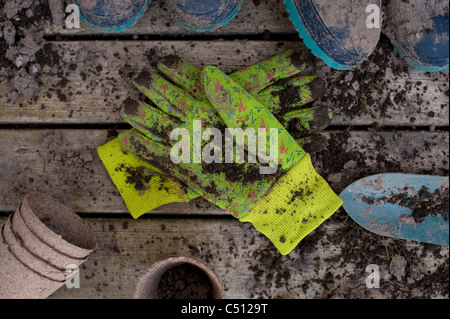 Gardening tools with muddy boots and gardening tools on a back deck with work gloves - Stock Photo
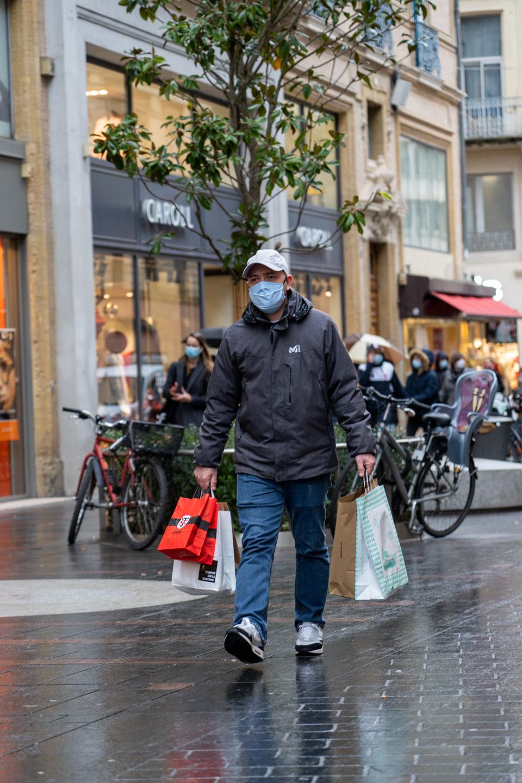 Un homme porte de nombreux sacs d'achats sur la rue Alsace Lorraine pendant les courses de Noël en centre ville. Toulouse, le 21 décembre 2020.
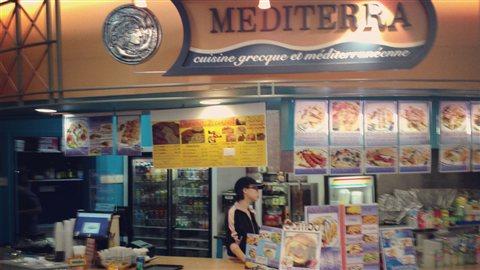 Une famille chinoise propriétaire d'un restaurant grec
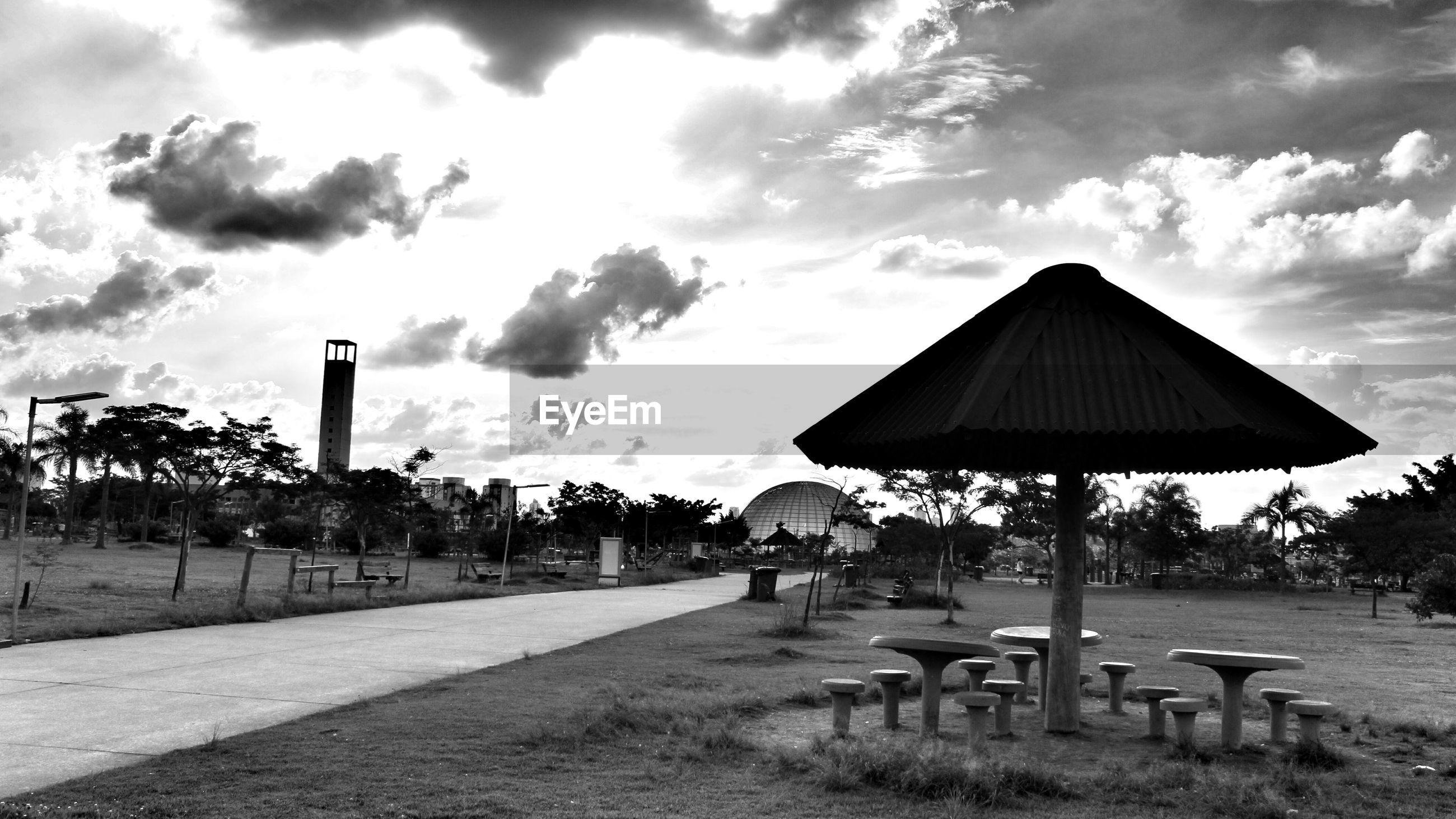 cloud - sky, sky, nature, no people, day, tree, land, plant, outdoors, architecture, seat, built structure, chair, absence, beauty in nature, field, sunlight, overcast, tranquil scene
────────────────────────────────────────
Task objective -
Working from the line with "Un homme porte" to the last line of the material above, repeat each line exactly and leave out the pictures.

Response -
 Un homme porte de nombreux sacs d'achats sur la rue Alsace Lorraine pendant les courses de Noël en centre ville. Toulouse, le 21 décembre 2020.
 Une famille chinoise propriétaire d'un restaurant grec
 cloud - sky, sky, nature, no people, day, tree, land, plant, outdoors, architecture, seat, built structure, chair, absence, beauty in nature, field, sunlight, overcast, tranquil scene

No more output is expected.